(Beginning of EXTRACTED ENTRIES)

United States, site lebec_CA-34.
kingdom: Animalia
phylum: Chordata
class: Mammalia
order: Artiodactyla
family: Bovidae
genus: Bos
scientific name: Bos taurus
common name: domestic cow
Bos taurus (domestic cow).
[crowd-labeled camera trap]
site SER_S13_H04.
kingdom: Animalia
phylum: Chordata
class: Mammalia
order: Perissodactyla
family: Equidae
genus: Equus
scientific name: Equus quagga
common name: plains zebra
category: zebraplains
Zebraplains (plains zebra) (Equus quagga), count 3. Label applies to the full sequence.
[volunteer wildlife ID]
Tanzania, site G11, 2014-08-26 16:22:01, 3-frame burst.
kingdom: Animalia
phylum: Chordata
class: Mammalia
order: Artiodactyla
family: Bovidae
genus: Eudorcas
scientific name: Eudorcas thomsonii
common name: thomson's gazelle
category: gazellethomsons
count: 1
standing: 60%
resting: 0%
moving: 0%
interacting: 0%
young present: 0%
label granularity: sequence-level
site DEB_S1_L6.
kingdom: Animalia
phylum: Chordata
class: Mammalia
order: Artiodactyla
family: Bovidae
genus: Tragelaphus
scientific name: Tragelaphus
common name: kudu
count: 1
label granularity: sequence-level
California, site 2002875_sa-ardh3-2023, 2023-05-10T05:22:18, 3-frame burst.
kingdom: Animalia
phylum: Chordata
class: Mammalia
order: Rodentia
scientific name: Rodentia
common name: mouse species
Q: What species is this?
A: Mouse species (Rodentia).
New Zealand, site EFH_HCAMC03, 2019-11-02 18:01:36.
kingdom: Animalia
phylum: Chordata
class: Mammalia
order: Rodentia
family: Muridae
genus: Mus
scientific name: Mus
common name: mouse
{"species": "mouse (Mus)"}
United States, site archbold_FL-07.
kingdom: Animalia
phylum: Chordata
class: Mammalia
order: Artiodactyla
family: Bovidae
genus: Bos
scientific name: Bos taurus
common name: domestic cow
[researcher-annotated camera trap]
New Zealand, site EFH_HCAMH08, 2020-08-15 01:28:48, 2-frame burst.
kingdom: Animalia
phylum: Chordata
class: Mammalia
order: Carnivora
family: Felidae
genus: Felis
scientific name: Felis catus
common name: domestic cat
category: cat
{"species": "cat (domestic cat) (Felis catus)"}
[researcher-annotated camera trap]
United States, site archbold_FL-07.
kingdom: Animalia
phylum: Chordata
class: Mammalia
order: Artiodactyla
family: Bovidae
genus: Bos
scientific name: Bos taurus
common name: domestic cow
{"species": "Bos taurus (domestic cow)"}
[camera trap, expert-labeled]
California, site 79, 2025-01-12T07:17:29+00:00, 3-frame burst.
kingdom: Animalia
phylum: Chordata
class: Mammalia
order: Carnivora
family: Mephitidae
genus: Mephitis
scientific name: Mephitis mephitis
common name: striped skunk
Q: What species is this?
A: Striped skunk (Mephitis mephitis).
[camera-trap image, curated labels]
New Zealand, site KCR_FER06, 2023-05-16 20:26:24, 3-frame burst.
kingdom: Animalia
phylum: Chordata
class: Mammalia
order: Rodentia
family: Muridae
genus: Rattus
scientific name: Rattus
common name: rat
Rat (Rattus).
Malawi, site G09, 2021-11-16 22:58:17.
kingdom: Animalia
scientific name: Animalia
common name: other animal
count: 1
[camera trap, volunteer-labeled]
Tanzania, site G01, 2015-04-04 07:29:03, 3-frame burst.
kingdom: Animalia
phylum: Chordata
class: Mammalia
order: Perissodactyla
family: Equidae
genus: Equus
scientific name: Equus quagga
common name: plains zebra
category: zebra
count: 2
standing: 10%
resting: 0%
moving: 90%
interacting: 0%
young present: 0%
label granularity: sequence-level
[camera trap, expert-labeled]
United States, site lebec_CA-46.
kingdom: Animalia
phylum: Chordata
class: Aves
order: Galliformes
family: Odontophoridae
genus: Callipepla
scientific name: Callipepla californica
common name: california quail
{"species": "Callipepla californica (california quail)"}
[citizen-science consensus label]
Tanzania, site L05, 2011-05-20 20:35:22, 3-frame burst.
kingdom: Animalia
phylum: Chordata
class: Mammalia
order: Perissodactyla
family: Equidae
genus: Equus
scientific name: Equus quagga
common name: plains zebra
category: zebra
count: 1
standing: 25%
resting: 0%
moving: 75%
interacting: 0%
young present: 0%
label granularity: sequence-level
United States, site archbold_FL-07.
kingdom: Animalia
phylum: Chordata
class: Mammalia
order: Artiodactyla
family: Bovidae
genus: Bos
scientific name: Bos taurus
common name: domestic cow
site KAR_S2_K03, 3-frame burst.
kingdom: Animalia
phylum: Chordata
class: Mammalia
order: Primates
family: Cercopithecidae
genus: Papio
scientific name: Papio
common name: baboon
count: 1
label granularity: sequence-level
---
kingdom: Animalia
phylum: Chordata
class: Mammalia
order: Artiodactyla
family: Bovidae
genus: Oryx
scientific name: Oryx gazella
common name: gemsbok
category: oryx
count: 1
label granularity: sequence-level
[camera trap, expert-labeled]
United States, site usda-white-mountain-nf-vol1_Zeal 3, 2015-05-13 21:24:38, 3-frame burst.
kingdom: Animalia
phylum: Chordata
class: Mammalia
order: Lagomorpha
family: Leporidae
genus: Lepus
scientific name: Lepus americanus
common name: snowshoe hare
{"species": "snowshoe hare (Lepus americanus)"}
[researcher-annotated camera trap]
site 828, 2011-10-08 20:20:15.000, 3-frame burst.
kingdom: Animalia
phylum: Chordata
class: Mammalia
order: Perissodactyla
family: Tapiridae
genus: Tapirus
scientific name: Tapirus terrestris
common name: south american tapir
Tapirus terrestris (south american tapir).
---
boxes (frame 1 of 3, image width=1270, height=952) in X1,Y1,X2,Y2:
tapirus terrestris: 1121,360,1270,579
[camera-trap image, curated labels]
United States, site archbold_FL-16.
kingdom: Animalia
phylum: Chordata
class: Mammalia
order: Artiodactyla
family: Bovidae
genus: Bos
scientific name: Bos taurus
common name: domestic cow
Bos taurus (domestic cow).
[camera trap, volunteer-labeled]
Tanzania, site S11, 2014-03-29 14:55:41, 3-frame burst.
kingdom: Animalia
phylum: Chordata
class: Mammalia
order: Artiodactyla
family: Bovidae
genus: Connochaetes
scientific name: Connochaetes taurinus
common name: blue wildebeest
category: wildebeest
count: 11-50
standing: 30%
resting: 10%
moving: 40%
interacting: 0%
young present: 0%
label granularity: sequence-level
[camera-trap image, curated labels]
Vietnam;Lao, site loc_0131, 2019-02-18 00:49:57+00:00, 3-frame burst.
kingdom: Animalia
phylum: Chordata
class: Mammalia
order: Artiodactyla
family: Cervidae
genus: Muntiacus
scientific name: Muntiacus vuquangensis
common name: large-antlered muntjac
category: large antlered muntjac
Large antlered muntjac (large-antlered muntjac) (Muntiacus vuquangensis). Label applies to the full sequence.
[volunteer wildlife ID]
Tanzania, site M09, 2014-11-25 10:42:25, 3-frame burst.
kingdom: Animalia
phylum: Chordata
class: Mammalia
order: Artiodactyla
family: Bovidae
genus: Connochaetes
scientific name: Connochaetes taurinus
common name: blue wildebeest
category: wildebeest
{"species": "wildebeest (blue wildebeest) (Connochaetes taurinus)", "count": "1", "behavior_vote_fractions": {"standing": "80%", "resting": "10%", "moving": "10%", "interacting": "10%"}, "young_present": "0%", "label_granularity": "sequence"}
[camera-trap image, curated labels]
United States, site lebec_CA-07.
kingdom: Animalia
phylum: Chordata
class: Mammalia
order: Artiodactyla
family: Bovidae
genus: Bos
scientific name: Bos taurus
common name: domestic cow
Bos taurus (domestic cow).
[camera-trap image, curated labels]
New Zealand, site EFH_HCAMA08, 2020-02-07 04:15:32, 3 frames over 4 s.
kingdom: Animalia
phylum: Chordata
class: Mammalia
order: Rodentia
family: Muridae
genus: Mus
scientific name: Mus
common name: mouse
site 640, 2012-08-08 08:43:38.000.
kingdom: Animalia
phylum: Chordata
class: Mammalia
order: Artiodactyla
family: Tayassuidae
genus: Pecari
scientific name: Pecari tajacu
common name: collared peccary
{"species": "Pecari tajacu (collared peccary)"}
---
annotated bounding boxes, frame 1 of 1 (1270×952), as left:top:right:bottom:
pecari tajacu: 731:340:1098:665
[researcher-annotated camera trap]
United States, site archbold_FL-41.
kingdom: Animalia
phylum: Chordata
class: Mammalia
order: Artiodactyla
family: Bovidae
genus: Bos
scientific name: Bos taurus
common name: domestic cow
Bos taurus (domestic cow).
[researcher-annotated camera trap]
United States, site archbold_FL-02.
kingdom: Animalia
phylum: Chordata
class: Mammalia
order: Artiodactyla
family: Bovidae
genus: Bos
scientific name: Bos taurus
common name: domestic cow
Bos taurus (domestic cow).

(End of EXTRACTED ENTRIES)

• _AIM OF THE TASK_
The records above should be printed exactly, please, from the first line through the line containing "category: gazellethomsons", with both ends kept and nothing past it.

• _SOLUTION FOR THIS TASK_
United States, site lebec_CA-34.
kingdom: Animalia
phylum: Chordata
class: Mammalia
order: Artiodactyla
family: Bovidae
genus: Bos
scientific name: Bos taurus
common name: domestic cow
Bos taurus (domestic cow).
[crowd-labeled camera trap]
site SER_S13_H04.
kingdom: Animalia
phylum: Chordata
class: Mammalia
order: Perissodactyla
family: Equidae
genus: Equus
scientific name: Equus quagga
common name: plains zebra
category: zebraplains
Zebraplains (plains zebra) (Equus quagga), count 3. Label applies to the full sequence.
[volunteer wildlife ID]
Tanzania, site G11, 2014-08-26 16:22:01, 3-frame burst.
kingdom: Animalia
phylum: Chordata
class: Mammalia
order: Artiodactyla
family: Bovidae
genus: Eudorcas
scientific name: Eudorcas thomsonii
common name: thomson's gazelle
category: gazellethomsons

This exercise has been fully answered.